Specifying and Resolving C++ Dependencies

The above instructions should work if you have installed the C++ library dependencies in scripts/setup_dev_ubuntu.sh (e.g., llvm-dev, arrow) in their standard system locations (typically /usr/lib or /usr/local/lib). If you need to tell cmake about additional library locations, you can use the CMake option CMAKE_PREFIX_PATH, as in:

cmake -DCMAKE_TOOLCHAIN_FILE=conan_paths.cmake \
  -DCMAKE_PREFIX_PATH=<path/to/cmakefiles/for/library>;<another/path> ..

As a sidenote, CMake toolchain file is simply a method for initially defining CMAKE_PREFIX_PATH and other CMake options. You can verify this by looking at the contents of conan_paths.cmake.

A common issue is that you have multiple versions of the same dependency, located in different directories, and CMake picks the wrong version.

The process by which CMake finds packages is involved, and the CMake documentation contains all the gory details. One implication, though, is that CMake adds directories in your path to its set of search locations.

Thus, if the LLVM C++ compiler (clang++) is in your path, CMake will attempt to use the LLVM support libraries (e.g., libLLVMSupport.a, libclang.so) associated with your compiler installation by default, even though your compiler and the version of the LLVM support libraries you use are not strictly related to each other.

You can work around this by putting the location of the LLVM support libraries in CMAKE_PREFIX_PATH because that takes precedence over locations in your path. Alternatively, you can indicate the location of the LLVM libraries directly with LLVM_DIR:

cmake -DCMAKE_TOOLCHAIN_FILE=conan_paths.cmake \
  -DLLVM_DIR="$(llvm-config-X --cmakedir)" ..

Adding New E(x)ternal Dependencies

Adding new dependencies should generally be avoided since it makes it more likely that satisfying local development requirements, conda build requirements, production library requirements, etc. will become impossible. If you do choose to require a new 3rd party library for a good reason you should:

  1. Choose a version of the library that is available both in conda-forge and in ConanCenter. If it is not available in both places, Ubuntu package managers like apt or snap can work but adding it will be different (and you should consider picking another library since this puts an extra burden on developers).
  2. Add the dependency to the config/conanfile.py in the style of the dependencies that are already there.
  3. Add the dependency to the conda_recipe/meta.yaml in the style of what's there. There are two sections; host and run. Any runtime dependencies need to be added to both sections. But dependencies which are totally compiled into Katana (i.e., they are not exposed in our API and don't require a shared library at run time), can be in host only.
  4. It is possible that you may have to modify the cmake/KatanaConfig.cmake.in as well so cmake will find your dependency during the Conda build (again the best advice is to look at how other dependencies handle this). This should only be necessary if the new dependency is a runtime or user-code dependency. For instance, this should not be necessary for header-only libraries that are not used in public headers.

If you do end up choosing a library that is not in conda-forge and ConanCenter (really?) make sure to update the dependency list in README.md, and make sure the script for setting up a dev environment, scripts/setup_dev_ubuntu.sh, is updated as well. There will likely also be changes to the CI scripts that are needed.

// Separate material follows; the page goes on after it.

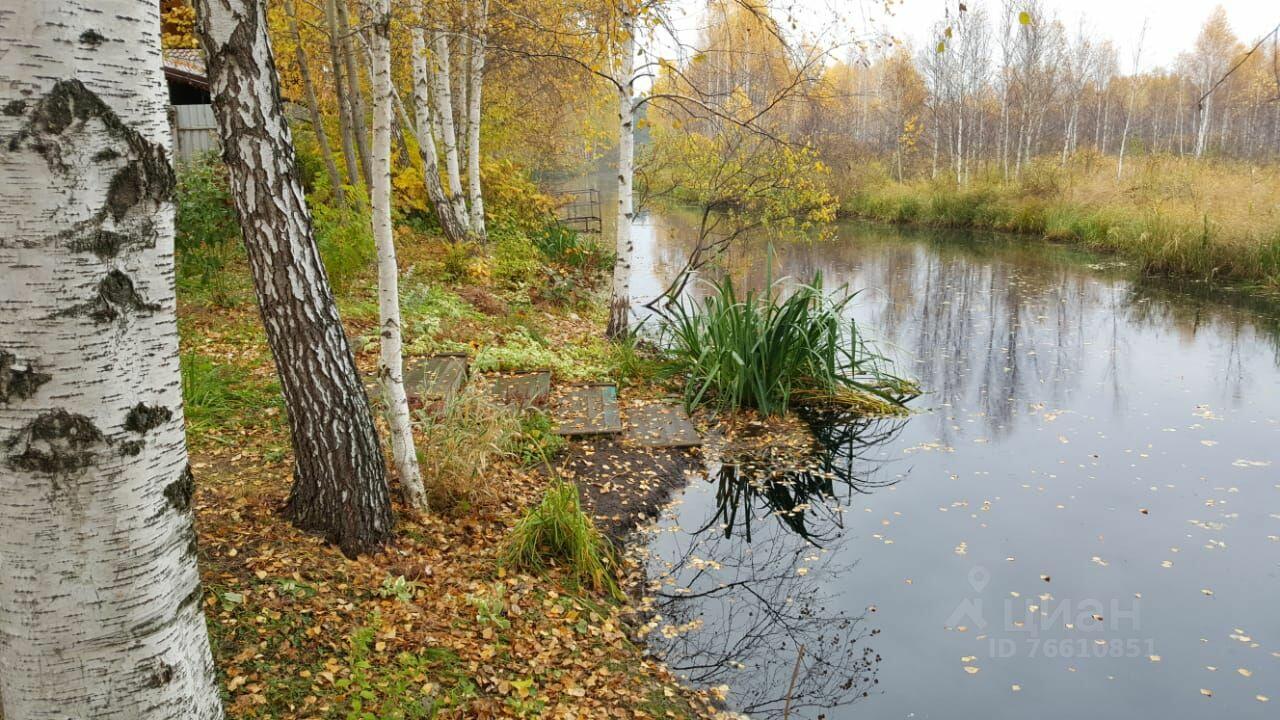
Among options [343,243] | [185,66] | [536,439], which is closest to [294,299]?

You should be particularly weary of libraries that are not in conda-forge. If absolutely necessary, discuss it with the current Conda package maintainer (currently @arthurp). Not handling them correctly there will totally break the Conda packages.

Building in Docker

Instead of setting up a development environment explicitly you can build Katana in docker.

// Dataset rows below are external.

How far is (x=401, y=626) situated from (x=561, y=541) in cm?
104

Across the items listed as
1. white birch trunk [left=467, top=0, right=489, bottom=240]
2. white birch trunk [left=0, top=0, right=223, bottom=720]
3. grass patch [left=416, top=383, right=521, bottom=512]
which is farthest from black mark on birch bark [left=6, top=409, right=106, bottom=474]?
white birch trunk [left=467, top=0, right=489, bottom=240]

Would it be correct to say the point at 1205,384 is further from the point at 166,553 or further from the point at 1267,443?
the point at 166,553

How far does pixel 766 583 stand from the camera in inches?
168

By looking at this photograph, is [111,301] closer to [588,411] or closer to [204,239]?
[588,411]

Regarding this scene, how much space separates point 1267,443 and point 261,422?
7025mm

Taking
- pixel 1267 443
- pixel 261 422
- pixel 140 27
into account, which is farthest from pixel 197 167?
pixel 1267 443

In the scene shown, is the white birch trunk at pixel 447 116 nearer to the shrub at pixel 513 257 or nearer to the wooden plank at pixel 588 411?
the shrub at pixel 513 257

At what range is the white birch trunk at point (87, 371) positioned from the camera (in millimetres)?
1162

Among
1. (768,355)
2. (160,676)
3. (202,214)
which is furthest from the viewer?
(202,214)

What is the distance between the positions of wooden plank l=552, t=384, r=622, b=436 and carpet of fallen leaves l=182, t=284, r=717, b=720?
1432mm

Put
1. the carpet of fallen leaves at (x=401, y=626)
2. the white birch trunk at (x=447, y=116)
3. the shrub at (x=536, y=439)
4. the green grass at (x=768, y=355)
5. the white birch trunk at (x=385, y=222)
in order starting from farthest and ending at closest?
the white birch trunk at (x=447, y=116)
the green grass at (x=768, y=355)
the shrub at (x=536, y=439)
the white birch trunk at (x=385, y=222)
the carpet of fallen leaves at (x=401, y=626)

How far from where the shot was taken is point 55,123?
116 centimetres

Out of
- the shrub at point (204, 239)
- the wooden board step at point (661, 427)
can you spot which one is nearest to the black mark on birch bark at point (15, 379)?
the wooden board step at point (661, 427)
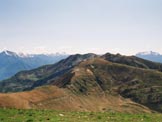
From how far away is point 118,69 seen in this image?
161000 mm

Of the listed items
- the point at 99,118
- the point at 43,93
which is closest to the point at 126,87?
the point at 43,93

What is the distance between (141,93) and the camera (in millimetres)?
139500

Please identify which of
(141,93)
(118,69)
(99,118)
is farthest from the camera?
(118,69)

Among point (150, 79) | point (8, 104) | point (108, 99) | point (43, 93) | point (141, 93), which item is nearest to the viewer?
point (8, 104)

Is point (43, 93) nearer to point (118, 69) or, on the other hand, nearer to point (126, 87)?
point (126, 87)

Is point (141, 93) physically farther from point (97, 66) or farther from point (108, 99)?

scripts/build_in_container.py -B $BUILD_DIR --type conda

where $BUILD_DIR is a path at which to place the resulting build directory. Build types other than conda may be supported in the future. You can also pass build targets to the command.

For example,

scripts/build_in_container.py -B ~/katana-build --type conda docs

will build the documentation (C++ and Python). The documentation will be in ~/katana-build/docs/*_python.